#### Jobs
1 - Answer these three questions from the essay on historical analogy and Irish emigration, one line each:
(a) According to the essay, who will be rewarded when looking to history?
(b) Which period did the author's doctoral thesis concern?
(c) In which decade did Ireland's society explode?
2 - For each statement below, decide whether it agrees with the essay on historical analogy and Irish emigration. Answer yes or no, and quote the words of the essay that settle it.
(a) The author holds to the idea of progress in itself.
(b) The author values science very highly.
(c) The essay gives a blight of the staple crop as the main cause of the upheaval in Ireland.
3 - Write the next part of the essay on historical analogy and Irish emigration, starting after its final sentence.

#### Source extract

============================================================

Muslims and other immigrants as New York Irish : The Rosy Scenario

History always offers imperfect analogies. Those who seek exact lessons for a situation will almost always be disappointed; those who seek validating examples of a course upon which they have already launched themselves will be rewarded. That is, in part, because the tale of human history is as complicated and flawed as human beings are, collectively and alone.

I'm not someone who holds to the idea of progress in itself. It may well be that there have been many civilisations where people have felt happy or at ease with the world other than this one. I suspect very much that that is not true, and I value science very highly; I am also aware that history is often written from the perspective of the privileged. Costume dramas and plays very rarely seek to put forward protagonists who live ordinary, or disadvantaged lives, for instance.

This week, though, I have been thinking of what two particular eras can show about the world at the minute. One is the period in which my doctoral thesis, such as it was, lived and breathed--that of the mid-nineteenth century.

In the Atlantic world, in the 1840s, Ireland's society exploded. This was in part a consequence of occupation by the larger island, in part because of a long legacy of religious war, oppression and separation, and in part because of the economic system that prevailed upon the island. Mostly, it was because of an infestation of the staple crop by an organism which caused a blight.

============================================================

#### Supplied data
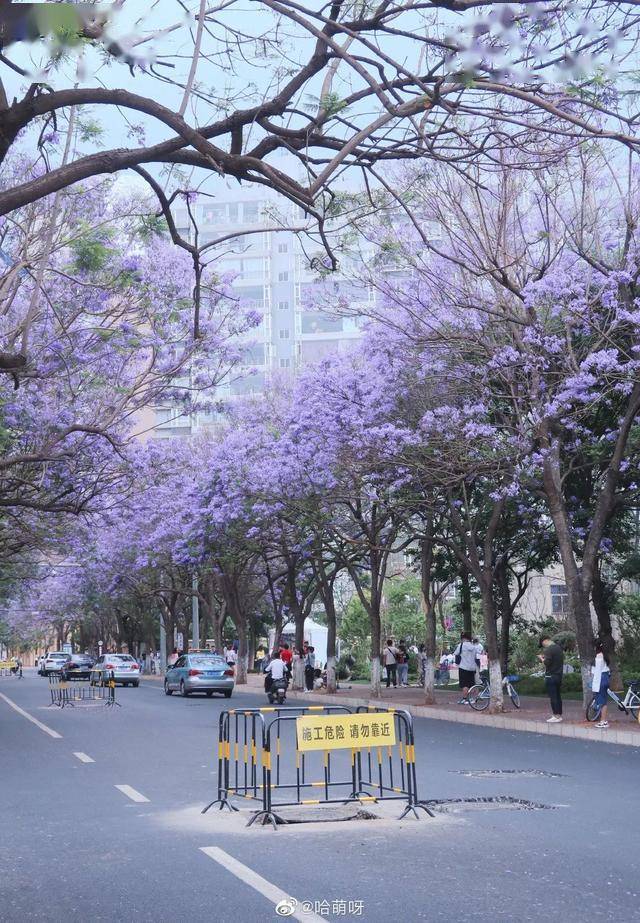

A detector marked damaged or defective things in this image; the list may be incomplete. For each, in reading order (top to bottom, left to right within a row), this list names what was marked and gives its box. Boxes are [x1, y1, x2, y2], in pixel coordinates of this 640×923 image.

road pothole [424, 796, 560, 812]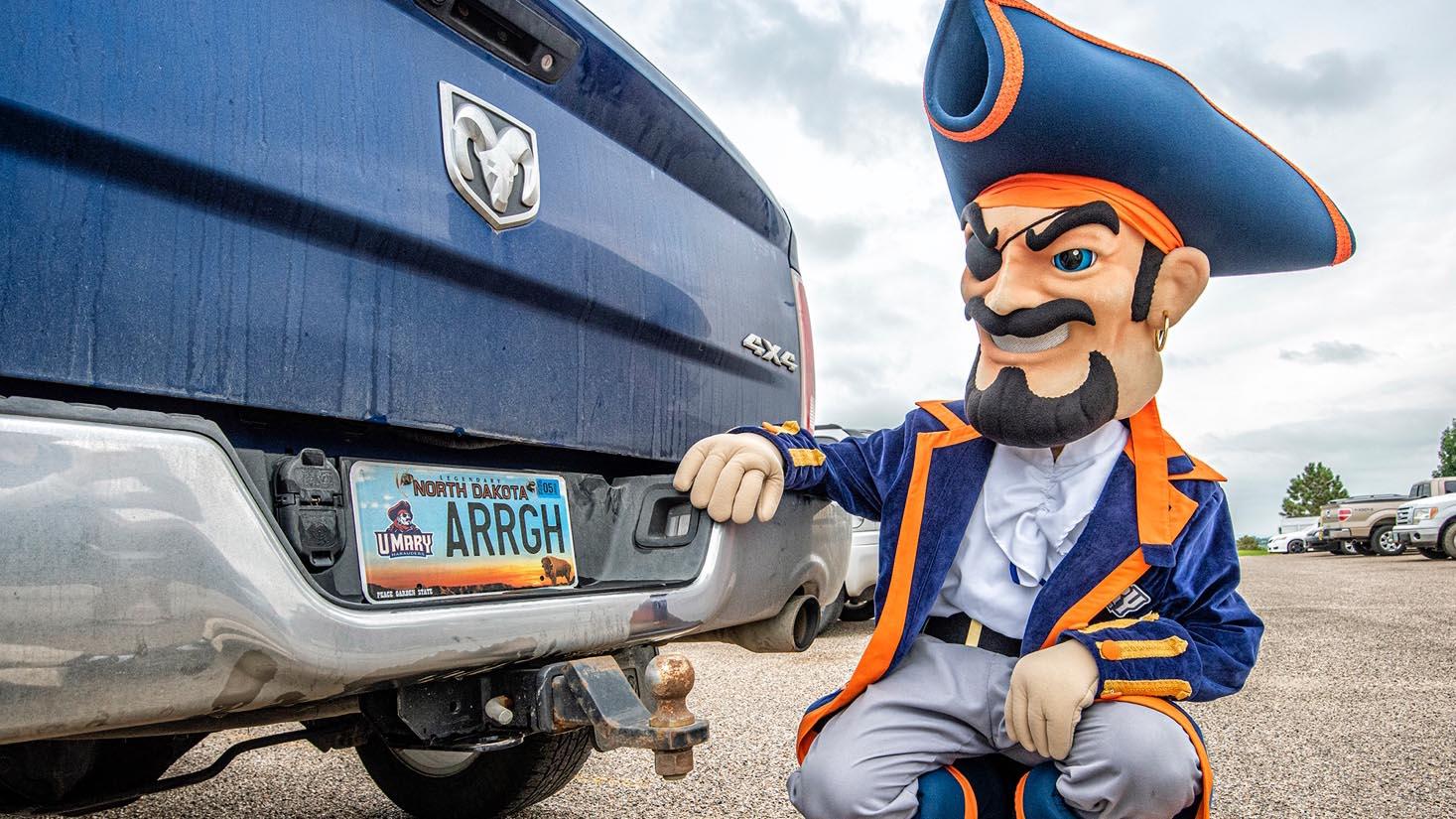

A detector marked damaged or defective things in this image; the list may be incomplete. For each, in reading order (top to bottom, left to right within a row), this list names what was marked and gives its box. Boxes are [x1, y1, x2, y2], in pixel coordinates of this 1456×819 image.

============================================================

#### Set of answers
1 -
(a) Those who seek validating examples of a course upon which they have already launched themselves.
(b) The mid-nineteenth century.
(c) The 1840s.

2 -
(a) No: "I'm not someone who holds to the idea of progress in itself."
(b) Yes: "I value science very highly"
(c) Yes: "Mostly, it was because of an infestation of the staple crop by an organism which caused a blight."

3 -
The explosion of Ireland resulted in population collapse. Irish people were pushed all around the Atlantic rim; to Liverpool and Manchester, near at home; to Montreal; to the American cities of the eastern seaboard and then deep into the interior; to Mexico and South America, and to Australia.

In the northern part of the Atlantic rim, they were representative of what was perceived to be an alien religion that would not assimilate. They faced race riots, and condemnation of their culture. With the robustly open American democratic system (for white men) to hand, those males who followed the women over--who in turn had followed large numbers of protestant, scots-irish and middle-class farmers over in the eighteenth century--organised their community's security.

They did so in several ways. In some places, they took over political parties, or formed large and aggressive factions within them, which some saw as gangs. They enforced community justice, but gained community access to public money, which upset indigenous populations. This was in part because, in doing so, they behaved like the Nika of the Hippodrome at the time of Justinian; as large, aggressive gangs that found their sport in directed hooliganism.

In other areas, as in New York City (then simply Manhattan), Irish catholics were drawn behind highly aggressive clerics, such as John Hughes, the first Archbishop of New York. Hughes intervened in political debates directly, set up church schools, and associated himself with the top of the Whig and Democratic parties in his state and nationally.

A third group organised themselves into what became probably the Atlantic World's best-organised terrorist conspiracy--ultimately, but not initially, the Fenians--, funded by American money, often trained in the British and American armies, part secular, part community-catholic. Its aim was to cause an uprising in Ireland, and to organise in communities across the Atlantic world. In 1848, 1867, and in a bombing campaign in Britain in the later nineteenth century, it sought to achieve its goal. Some of its members became people who were involved in the foundation of Canada; some became very close to American secretaries of state; some were accorded religious memorial rites in New York churches.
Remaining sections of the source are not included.